- Written request
Recast every line of the entries below as a Markdown table with the columns Row and Line, numbering the rows in order and skipping blank lines. Omit the pictures.

___ Dataset records ___

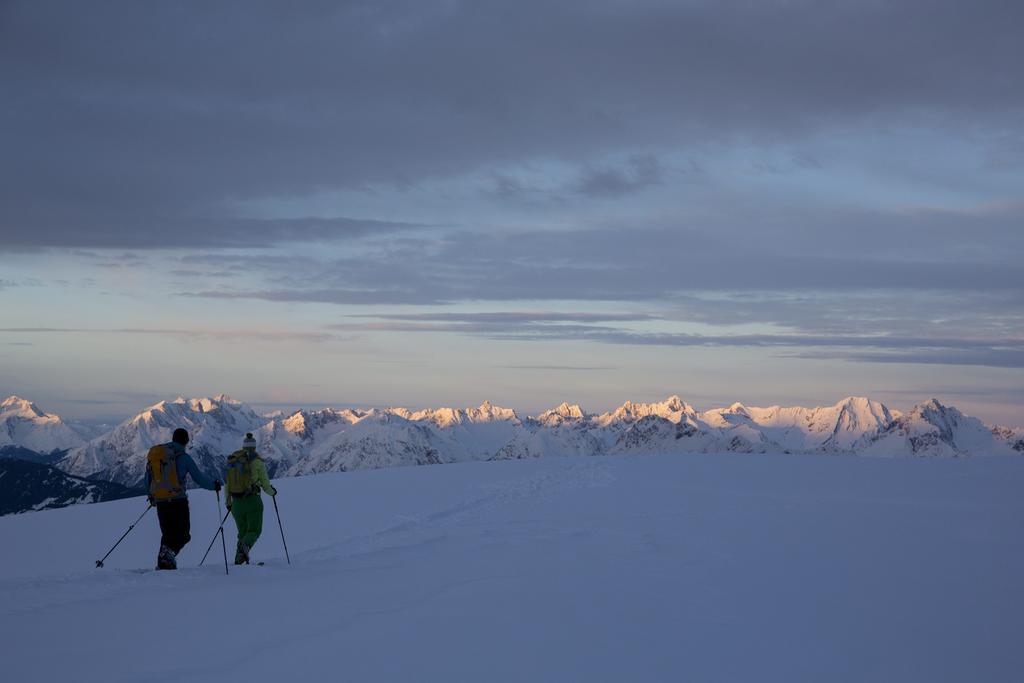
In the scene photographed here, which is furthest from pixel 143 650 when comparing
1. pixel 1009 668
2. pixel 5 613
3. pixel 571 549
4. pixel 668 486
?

___

- Task output
| Row | Line |
|---|---|
| 1 | In the scene photographed here, which is furthest from pixel 143 650 when comparing |
| 2 | 1. pixel 1009 668 |
| 3 | 2. pixel 5 613 |
| 4 | 3. pixel 571 549 |
| 5 | 4. pixel 668 486 |
| 6 | ? |